Some big supermarkets, especially in Paris suburbs with large Muslim communities, have dedicated halal aisles. Auchan, a supermarket company, reports that Muslims provide 12% of its business, a number expected to rise to 20% within two years. But most halal sales—usually beef, sheep and chicken—are at small specialised butcher shops. A looming problem for the industry is that there is not a strict definition of halal, beyond some basic rules: a ban on alcohol and pork, the avoidance of bloody meats, and the need for a religious authority to oversee the slaughter. France is home to more than 50 groups who certify halal, drumming up animated debate among Islamic scholars about the finer points of the practice.

Catch if you can

July 2006

Musée du Quai Branly

President Jacques Chirac's inauguration of the Quai Branly on June 20th was arguably the most important cultural event of 2006. Eleven years in the making, the €232.5m ($293m), state-financed project began as Mr Chirac's bid to counter “the arrogance and ethnocentrism” of Europe's museums and to create a prestigious home for the world's “forgotten civilisations”. The new building on the Seine’s Left Bank houses a stunning collection of nearly 270,000 items—3,500 of which are on display—from Africa, the Pacific, the Americas and Asia, including masks, statues, headdresses, jewellery and paintings. It marks a departure from the city’s main museums, which concentrate on Western art, and will encourage serious academic research in the field through a scholarly institute and sponsored fieldwork.
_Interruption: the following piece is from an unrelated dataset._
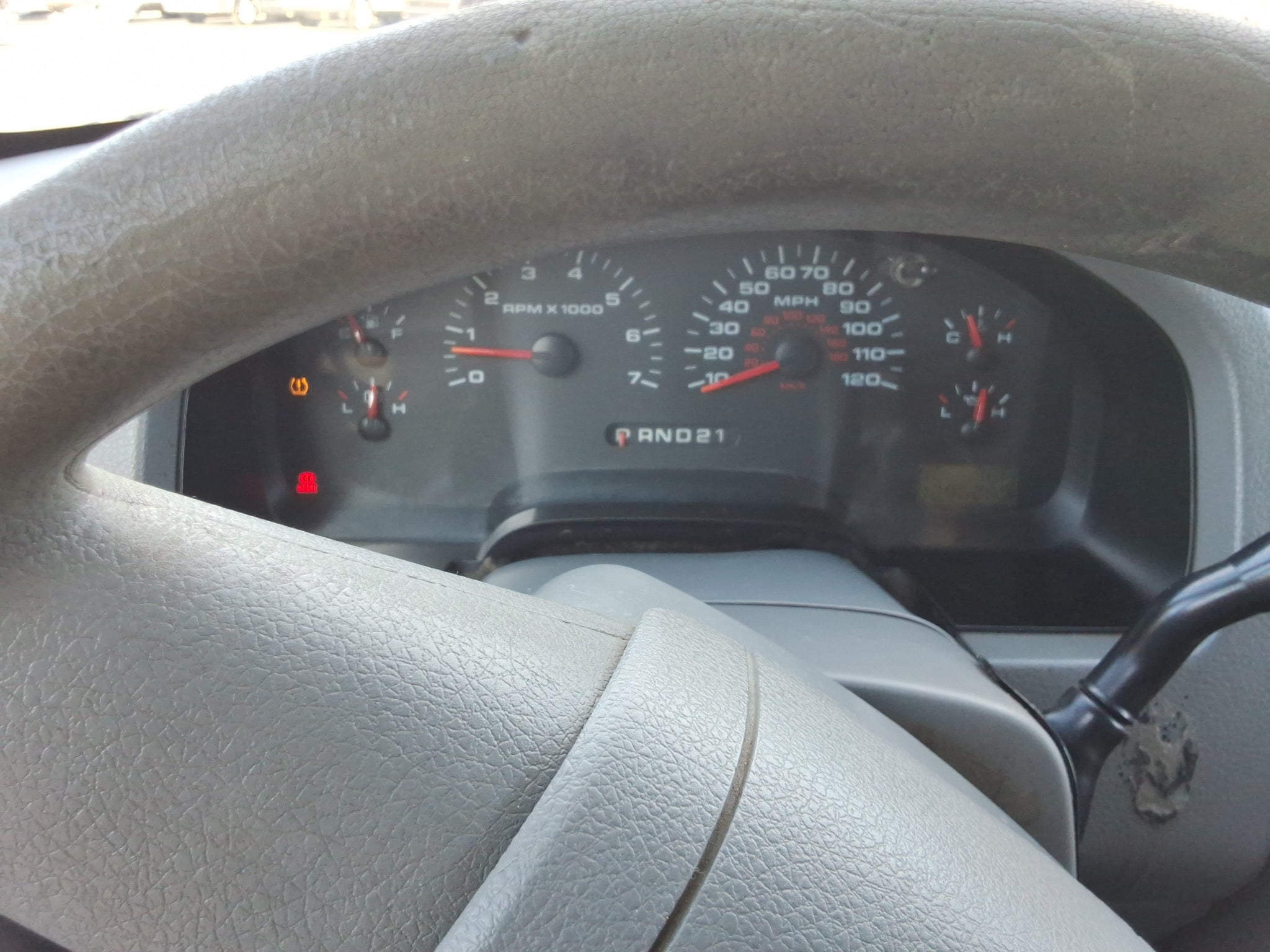 2007 Ford F-150 4WD SuperCrew Styleside 5-1/2 Ft Box XLT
The building is an artwork in itself. Jean Nouvel, the architect who also designed the Institut du Monde Arabe, succeeded in a bold gamble to impose modernity on a conservative, chic neighbourhood near the Eiffel Tower. The Quai Branly should serve as a “lung” of green space to Parisians, with its large gardens and a huge rooftop terrace overlooking the river, as well as a wall of verdure: plants of 150 different species that cover one facade entirely. French presidents have long commissioned monuments forever associated with them—Franςois Mitterrand’s Grand Arch and Opéra Bastille, for example, or Georges Pompidou's Centre Pompidou. The Quai Branly will be Mr Chirac's legacy.